Towards Predicting Any Human Trajectory in Context¶
Conference: NeurIPS 2025 arXiv: 2506.00871 Code: Available (Project Page) Area: Autonomous Driving Keywords: pedestrian trajectory prediction, in-context learning, cross-domain adaptation, synthetic data, example selection
TL;DR¶
This paper proposes TrajICL, an in-context learning (ICL) framework for pedestrian trajectory prediction that achieves cross-scene adaptive prediction without fine-tuning through spatiotemporal similarity-based example selection and prediction-guided example selection, surpassing even fine-tuned baselines.
Background & Motivation¶
Pedestrian trajectory prediction is a critical task in autonomous driving, robot navigation, and surveillance systems. While existing methods perform well in specific environments, they face two core challenges:
Poor scene adaptability: Most models are trained and evaluated in specific environments/domains and struggle to generalize to new scenes (different map layouts, camera positions, sensor types, etc.).
High fine-tuning cost: Traditional adaptation methods require on-device backpropagation, which imposes prohibitive computational and memory costs on edge devices; moreover, separate models must be maintained for different scenes.

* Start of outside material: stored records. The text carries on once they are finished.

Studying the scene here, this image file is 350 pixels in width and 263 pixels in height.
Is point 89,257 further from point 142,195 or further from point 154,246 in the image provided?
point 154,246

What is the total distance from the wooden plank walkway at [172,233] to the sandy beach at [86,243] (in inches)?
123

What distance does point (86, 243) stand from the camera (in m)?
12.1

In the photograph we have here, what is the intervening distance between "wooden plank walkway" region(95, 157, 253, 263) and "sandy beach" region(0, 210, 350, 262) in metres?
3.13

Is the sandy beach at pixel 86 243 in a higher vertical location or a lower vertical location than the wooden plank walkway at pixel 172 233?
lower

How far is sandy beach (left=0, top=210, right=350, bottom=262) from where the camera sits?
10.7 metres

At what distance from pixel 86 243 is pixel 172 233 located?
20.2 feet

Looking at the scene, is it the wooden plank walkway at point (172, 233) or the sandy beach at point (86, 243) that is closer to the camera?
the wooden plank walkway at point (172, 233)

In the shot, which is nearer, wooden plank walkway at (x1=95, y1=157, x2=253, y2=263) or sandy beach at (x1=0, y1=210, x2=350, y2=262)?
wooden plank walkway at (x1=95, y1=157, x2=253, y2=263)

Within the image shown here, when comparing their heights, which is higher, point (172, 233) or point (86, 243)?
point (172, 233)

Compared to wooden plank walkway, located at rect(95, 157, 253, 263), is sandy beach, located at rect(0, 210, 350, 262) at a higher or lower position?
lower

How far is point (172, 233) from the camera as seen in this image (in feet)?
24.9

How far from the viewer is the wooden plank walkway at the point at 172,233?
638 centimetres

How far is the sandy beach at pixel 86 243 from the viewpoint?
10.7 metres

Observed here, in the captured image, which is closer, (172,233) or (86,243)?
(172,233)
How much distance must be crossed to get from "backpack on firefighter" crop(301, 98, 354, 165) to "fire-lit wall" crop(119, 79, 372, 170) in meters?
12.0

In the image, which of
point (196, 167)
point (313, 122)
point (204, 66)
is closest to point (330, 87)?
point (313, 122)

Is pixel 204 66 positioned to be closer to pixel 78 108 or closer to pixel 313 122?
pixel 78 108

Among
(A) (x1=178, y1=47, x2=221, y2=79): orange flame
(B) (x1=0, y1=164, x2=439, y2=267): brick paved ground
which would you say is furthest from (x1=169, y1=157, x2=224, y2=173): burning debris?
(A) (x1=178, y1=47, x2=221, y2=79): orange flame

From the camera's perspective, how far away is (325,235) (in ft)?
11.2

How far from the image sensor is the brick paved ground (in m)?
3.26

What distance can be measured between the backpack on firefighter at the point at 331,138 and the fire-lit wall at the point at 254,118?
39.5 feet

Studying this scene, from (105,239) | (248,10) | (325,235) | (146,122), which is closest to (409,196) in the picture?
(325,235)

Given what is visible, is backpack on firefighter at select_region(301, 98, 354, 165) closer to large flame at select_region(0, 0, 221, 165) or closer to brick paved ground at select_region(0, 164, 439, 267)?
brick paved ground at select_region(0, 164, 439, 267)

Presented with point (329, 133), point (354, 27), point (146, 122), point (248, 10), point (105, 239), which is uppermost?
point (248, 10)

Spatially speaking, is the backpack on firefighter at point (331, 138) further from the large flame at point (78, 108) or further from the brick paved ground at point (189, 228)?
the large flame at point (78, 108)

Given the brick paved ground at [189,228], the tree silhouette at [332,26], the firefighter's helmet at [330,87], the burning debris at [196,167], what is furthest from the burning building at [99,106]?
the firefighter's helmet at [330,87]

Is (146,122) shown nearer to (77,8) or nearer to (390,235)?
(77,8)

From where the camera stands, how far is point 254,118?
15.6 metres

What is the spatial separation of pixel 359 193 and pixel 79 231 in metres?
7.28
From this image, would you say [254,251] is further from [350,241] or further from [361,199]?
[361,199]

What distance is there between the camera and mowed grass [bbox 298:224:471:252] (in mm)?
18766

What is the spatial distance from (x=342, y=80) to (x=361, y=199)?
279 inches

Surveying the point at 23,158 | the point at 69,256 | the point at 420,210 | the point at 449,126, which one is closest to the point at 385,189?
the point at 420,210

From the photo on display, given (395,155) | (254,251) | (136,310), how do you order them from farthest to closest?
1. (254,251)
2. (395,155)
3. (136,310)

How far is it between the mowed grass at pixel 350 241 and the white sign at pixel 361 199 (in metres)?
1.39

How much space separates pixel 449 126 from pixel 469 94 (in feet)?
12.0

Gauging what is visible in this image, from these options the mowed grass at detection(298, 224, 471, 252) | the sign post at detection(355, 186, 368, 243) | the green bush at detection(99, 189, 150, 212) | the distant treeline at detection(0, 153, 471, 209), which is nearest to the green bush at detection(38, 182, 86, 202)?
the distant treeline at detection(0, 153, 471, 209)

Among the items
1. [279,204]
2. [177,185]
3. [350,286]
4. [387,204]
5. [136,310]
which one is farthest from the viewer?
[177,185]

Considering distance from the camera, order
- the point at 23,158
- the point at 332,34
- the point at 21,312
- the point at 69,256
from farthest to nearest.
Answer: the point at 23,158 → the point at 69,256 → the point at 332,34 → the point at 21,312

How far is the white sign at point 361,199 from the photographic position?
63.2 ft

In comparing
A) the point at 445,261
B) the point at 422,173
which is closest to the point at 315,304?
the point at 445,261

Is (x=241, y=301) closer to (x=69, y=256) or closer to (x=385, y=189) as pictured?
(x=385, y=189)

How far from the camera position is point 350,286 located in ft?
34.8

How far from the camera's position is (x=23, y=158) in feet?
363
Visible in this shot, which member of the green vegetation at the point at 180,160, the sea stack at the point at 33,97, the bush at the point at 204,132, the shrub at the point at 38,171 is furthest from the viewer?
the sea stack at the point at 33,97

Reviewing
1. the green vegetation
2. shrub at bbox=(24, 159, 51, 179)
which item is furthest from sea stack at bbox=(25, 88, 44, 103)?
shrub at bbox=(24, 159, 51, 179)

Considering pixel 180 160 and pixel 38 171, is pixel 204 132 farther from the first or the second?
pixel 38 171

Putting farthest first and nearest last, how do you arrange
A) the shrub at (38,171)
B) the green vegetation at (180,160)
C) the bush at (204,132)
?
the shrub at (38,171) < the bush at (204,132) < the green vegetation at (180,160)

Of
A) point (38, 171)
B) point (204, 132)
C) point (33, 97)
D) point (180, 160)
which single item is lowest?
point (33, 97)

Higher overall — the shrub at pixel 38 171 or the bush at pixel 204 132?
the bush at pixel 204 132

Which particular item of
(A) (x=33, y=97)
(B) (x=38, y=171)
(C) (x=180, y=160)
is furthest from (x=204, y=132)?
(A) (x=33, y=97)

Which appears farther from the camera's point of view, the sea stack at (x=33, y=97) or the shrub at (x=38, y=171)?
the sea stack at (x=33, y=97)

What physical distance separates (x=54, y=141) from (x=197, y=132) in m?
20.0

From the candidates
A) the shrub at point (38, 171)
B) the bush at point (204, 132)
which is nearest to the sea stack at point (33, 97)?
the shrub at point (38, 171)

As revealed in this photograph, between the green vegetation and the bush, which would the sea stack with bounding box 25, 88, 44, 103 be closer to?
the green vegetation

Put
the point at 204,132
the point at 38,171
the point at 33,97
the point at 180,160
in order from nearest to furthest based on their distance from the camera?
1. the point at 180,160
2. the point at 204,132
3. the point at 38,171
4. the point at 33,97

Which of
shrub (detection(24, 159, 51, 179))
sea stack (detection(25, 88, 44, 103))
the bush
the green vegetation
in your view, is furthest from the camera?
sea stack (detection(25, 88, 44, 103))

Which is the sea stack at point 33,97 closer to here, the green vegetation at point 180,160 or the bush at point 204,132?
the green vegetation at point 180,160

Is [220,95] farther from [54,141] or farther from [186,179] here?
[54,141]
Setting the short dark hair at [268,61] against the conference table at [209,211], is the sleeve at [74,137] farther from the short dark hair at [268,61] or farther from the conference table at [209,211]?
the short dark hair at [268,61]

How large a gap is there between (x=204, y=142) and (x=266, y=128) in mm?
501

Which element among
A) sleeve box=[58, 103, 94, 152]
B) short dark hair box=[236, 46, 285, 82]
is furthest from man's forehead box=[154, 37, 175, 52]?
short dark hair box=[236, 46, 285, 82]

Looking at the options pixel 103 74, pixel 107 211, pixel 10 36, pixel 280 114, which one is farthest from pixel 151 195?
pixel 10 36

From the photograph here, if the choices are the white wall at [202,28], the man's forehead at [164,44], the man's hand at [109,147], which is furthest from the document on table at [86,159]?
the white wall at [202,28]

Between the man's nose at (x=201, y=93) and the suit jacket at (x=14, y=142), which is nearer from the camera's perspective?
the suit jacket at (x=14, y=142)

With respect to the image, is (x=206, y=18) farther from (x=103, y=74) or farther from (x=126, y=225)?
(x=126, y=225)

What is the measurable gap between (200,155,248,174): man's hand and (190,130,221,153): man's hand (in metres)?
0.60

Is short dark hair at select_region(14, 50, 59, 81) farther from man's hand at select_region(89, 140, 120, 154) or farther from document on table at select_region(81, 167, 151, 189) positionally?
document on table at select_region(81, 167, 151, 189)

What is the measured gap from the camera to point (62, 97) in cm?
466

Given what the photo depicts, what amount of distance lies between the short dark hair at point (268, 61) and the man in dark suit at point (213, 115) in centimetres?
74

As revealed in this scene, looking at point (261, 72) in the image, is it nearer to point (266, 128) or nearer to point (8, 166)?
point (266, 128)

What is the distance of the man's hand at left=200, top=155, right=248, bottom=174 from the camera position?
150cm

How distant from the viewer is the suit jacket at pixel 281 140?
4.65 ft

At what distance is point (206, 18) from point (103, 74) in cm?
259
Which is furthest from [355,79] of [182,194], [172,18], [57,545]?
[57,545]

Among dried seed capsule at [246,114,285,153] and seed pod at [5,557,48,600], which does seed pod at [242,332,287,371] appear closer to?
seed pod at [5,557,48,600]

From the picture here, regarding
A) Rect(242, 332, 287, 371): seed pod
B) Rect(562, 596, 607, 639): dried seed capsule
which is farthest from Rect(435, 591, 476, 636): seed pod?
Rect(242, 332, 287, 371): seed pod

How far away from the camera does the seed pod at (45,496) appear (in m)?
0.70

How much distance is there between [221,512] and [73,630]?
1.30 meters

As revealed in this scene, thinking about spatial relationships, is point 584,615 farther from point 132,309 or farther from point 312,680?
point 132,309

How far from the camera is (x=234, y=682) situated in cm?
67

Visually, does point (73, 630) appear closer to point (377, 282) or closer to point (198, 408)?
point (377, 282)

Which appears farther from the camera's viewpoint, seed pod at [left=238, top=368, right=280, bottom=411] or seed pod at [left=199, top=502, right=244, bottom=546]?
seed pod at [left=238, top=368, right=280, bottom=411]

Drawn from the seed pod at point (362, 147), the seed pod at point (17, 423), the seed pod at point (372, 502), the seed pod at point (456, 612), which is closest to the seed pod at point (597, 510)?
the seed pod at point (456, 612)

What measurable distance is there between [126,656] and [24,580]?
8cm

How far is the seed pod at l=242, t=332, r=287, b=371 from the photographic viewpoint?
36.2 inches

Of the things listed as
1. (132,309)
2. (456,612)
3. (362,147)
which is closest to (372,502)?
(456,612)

In-Context Learning (ICL) offers an attractive alternative: by leveraging a small number of examples through forward passes alone, models can adapt to new tasks without updating their weights. However, applying ICL to trajectory prediction presents three challenges:
- Randomly selected examples provide almost no ICL benefit: If examples do not match the query in spatial location or motion pattern, the model cannot effectively exploit the context.
- Example selection based solely on historical trajectories is suboptimal: Short historical trajectories fail to capture long-term intent, and pedestrian motion is inherently multimodal (similar histories may lead to divergent futures).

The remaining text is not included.